*** Passage for review ***
Queensland Facing Grave Shortage of Hospital Beds - AMA
Queensland Facing Grave Shortage of Hospital Beds - AMA

Official figures by the AMA have revealed the distressing fact that the rising coastal population in the southeast and north is facing a huge and very grave shortage of public hospital beds in Queensland, and the lack is even more prominent in the Gold and Sunshine coast areas. The discovery has led to AMA Queensland President Mason Stevenson to bitterly accuse the State Treasury of "holding away over patients' lives".

"If you are a citizen of the Gold or Sunshine coast, (your) health and safety is compromised. And patients will continue to suffer, and some patients will die, as a result", De. Stevenson angrily said.

The situation, however, seems to be at its worst in Gold Coast, as it has been revealed that the new Gold Coast University Hospital, which is scheduled to open by late 2012, will be instilled with as many as 150 fewer beds than initially promised. Queensland Health Deputy Director-General Michael Walsh has blamed "staff recruitment delays" over cost cuts for the situation.
*** The data ***
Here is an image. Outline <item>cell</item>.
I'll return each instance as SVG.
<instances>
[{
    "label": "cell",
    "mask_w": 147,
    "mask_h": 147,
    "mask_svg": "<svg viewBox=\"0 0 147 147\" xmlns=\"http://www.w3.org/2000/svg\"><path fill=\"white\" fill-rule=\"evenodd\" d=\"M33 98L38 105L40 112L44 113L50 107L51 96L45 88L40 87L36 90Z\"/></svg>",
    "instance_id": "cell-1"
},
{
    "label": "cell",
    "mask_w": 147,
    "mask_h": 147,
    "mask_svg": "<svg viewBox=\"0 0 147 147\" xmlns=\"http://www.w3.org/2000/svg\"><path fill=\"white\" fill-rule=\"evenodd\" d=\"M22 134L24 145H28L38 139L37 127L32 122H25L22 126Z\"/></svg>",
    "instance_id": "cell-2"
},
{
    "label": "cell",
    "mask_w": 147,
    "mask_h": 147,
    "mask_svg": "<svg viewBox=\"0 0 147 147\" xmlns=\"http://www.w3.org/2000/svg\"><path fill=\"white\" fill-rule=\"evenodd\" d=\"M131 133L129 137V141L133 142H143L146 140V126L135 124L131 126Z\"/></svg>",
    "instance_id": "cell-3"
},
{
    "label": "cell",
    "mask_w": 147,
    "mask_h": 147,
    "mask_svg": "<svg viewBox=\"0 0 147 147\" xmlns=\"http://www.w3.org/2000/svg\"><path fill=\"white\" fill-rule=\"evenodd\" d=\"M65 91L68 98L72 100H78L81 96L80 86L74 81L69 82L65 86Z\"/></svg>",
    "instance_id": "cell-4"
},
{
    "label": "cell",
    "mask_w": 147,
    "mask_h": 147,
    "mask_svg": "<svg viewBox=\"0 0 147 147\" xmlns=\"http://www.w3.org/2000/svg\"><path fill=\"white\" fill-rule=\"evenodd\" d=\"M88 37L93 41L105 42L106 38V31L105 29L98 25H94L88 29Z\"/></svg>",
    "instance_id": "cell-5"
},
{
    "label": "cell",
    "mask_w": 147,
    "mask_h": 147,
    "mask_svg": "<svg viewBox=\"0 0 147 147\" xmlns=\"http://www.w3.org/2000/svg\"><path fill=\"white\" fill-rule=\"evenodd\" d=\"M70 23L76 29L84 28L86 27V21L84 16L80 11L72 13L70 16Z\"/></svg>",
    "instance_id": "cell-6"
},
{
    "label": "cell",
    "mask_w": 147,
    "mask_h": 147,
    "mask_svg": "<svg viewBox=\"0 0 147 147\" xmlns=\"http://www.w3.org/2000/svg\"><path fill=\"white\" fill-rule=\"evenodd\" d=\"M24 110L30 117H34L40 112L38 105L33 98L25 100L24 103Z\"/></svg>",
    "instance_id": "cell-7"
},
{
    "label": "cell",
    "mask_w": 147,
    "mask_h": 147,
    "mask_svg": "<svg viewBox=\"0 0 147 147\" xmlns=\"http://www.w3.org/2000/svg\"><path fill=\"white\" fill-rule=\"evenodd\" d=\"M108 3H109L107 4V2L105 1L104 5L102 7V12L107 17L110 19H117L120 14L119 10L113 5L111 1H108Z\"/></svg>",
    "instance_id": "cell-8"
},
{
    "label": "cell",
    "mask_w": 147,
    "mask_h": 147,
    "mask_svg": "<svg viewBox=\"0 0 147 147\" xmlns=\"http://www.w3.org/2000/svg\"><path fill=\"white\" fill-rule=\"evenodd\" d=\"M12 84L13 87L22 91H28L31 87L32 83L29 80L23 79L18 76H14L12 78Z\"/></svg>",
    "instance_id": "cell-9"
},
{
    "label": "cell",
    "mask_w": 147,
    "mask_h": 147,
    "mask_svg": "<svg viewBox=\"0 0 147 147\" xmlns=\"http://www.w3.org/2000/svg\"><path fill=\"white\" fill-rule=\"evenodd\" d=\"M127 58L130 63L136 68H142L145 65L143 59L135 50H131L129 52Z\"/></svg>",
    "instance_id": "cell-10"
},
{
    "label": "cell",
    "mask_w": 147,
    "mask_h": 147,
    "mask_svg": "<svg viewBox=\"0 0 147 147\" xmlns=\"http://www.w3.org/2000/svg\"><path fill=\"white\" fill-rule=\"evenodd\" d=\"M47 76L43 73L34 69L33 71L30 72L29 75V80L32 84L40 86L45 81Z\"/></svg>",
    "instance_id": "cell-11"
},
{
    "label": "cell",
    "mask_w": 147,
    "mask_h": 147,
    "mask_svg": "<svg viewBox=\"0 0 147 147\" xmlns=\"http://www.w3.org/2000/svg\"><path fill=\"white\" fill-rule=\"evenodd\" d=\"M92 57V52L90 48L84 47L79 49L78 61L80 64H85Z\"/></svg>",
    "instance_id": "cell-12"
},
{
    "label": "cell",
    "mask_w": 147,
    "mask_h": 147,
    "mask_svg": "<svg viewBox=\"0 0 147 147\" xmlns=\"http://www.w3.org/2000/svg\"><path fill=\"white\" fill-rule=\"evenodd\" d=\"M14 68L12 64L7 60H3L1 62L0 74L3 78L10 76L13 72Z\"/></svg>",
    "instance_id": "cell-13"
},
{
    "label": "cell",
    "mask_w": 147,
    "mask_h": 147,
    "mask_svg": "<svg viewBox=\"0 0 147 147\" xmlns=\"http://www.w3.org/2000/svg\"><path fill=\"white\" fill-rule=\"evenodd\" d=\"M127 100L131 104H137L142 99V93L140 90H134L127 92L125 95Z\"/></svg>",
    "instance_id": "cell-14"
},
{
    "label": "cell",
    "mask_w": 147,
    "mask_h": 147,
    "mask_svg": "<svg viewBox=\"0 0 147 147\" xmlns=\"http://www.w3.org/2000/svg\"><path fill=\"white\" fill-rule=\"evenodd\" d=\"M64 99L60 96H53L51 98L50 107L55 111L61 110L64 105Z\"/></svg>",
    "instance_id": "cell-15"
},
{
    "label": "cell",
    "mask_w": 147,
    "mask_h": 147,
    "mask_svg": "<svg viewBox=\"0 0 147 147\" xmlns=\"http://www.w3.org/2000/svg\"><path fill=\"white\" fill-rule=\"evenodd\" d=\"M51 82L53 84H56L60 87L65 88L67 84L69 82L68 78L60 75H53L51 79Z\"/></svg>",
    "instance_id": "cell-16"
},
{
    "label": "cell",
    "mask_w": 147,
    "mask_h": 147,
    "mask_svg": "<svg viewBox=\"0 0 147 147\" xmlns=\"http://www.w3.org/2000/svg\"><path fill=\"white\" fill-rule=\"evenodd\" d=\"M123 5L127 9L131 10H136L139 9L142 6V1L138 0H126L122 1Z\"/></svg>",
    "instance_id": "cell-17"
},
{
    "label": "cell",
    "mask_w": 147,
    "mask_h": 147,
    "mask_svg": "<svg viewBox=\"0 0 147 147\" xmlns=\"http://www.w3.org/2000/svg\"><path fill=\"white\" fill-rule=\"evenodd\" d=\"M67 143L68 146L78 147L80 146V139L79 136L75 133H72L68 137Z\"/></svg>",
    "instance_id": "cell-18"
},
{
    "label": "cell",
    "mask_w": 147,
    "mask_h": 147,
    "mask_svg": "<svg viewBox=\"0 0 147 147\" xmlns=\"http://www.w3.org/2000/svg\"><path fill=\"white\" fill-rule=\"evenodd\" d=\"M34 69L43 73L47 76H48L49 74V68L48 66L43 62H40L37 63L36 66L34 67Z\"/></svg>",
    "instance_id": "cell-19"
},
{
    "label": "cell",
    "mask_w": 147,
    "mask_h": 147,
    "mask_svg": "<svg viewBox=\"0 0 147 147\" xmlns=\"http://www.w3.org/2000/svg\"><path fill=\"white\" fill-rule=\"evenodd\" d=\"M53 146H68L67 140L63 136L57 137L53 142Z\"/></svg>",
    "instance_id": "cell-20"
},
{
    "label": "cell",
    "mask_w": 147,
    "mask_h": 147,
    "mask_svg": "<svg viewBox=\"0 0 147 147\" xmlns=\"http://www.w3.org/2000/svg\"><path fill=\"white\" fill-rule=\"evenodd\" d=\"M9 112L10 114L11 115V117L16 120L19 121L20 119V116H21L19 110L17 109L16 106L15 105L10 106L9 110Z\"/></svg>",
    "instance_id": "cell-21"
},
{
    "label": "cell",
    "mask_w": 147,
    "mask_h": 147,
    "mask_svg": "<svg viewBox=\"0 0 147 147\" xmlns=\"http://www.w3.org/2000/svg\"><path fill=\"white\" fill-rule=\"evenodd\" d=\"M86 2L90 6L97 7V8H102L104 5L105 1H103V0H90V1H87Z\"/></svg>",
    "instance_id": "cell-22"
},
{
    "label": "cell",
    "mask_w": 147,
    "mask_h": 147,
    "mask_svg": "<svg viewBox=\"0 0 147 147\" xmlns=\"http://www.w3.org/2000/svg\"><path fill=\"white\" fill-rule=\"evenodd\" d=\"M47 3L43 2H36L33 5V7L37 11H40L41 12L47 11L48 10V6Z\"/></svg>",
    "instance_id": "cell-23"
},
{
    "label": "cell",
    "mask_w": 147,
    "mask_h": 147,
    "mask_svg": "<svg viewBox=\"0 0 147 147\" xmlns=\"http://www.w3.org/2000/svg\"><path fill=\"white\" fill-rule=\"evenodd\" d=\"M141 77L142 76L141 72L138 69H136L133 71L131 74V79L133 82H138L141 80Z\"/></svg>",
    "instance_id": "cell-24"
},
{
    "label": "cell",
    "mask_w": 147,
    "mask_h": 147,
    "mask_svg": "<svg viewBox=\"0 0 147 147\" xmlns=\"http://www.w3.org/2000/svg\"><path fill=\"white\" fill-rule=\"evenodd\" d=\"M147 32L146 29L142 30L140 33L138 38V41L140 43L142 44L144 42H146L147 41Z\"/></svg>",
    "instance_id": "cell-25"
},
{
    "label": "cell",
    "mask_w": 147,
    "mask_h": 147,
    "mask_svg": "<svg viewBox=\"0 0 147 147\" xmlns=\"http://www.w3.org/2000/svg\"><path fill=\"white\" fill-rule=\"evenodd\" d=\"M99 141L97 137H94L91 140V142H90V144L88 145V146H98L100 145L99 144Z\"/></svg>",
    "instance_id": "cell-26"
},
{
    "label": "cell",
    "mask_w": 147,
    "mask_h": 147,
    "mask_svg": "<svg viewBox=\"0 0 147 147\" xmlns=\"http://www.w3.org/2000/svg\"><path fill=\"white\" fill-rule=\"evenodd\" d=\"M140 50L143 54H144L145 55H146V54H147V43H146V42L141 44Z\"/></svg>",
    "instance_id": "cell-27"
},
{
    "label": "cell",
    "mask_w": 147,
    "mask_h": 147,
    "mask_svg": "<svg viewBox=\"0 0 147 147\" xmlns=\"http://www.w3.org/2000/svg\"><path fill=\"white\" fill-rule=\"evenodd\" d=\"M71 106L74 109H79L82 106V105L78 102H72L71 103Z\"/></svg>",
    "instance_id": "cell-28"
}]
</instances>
***
Problem to solve:
Continue the article on Queensland's hospital bed shortage from where it stops.

Result:
A hospital-by-hospital analysis has graded that Mackay Health Service District as Queensland's worst provider of overnight public beds, with "6 hospital, 252 beds and only 1.5 beds per 1000 patients".

Over the coming 20 years, experts believe that the population of coastal regions will go up by around 500,000 to 823,000. With the revelations, authorities are now under increased pressure to try and make things better as soon as possible.